Assembly Member Julie Decker said the roadless rule makes any kind of development difficult.
“The total acreage of the Tongass is 16.8 million acres. Without the roadless rule, there’s wilderness designation and other land set-asides for 5.6 million acres. A full one-third of the Tongass is completely off limits to development,” Decker said. “Then if you put the roadless rule on top of it, that’s an additional 9.6 million acres. That’s 90 percent of the Tongass.”
After years of reversing and reinstating the roadless rule, the most recent decision by the Ninth Circuit Court of Appeals rejected the exemption.
Several Alaska lawmakers are petitioning the U.S. Supreme Court to take up the roadless rule exemption.

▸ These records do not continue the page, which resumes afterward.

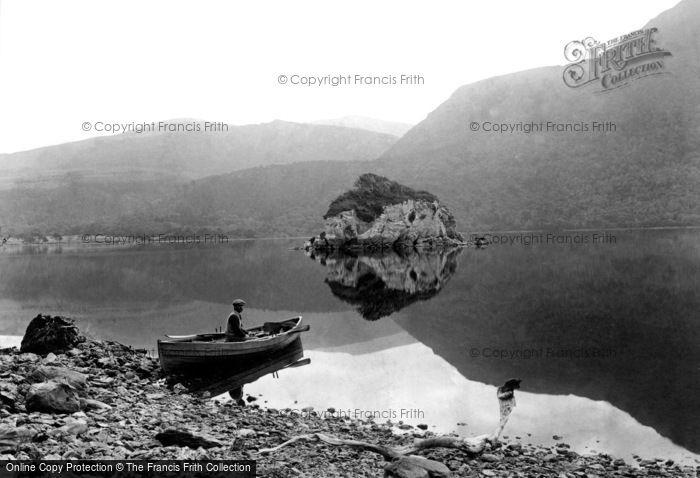 Photo of Killarney, Devil's Island 1897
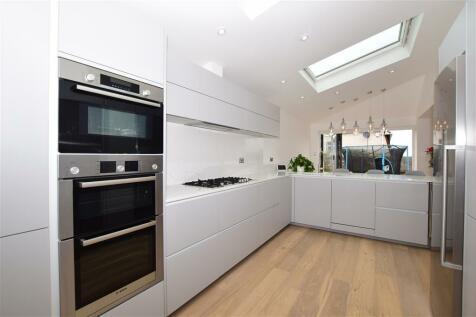 Meadow Road, Sutton, Surrey. 5 bedroom detached house for sale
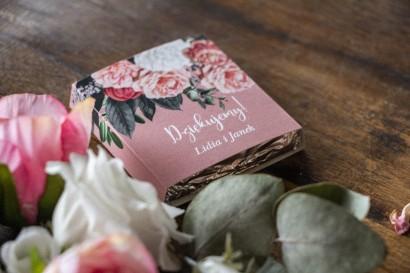 Podziękowanie dla gości weselnych w postaci mlecznej czekoladki, różowa owijka z kompozycją kwiatową
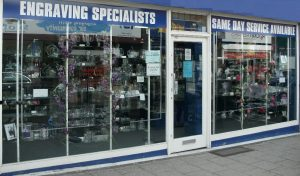 GLASS ENGRAVING & GIFT RETAIL IN  CITY CENTRE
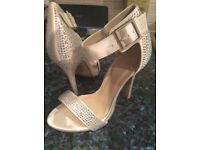 Sparkly dress shoes ivory and rhinestone size 7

The Ketchikan Gateway Borough supports the exemption, but the Petersburg Borough Assembly narrowly missed passing the resolution of support.
Petersburg assembly members who voted against the resolution cited protection of fisheries and the high cost of litigation as reasons for keeping the roadless rule in place.
The Wrangell Borough Assembly also decided to reconsider the new property tax due date it set earlier this year.
Starting in 2016, property taxes will be due by Sept. 15 each year. But the assembly may change that date to Oct. 15 to coincide with when Permanent Fund Dividends are paid to Alaska residents.
The first reading of the new property tax ordinance will take place at the Sept. 22 borough assembly meeting.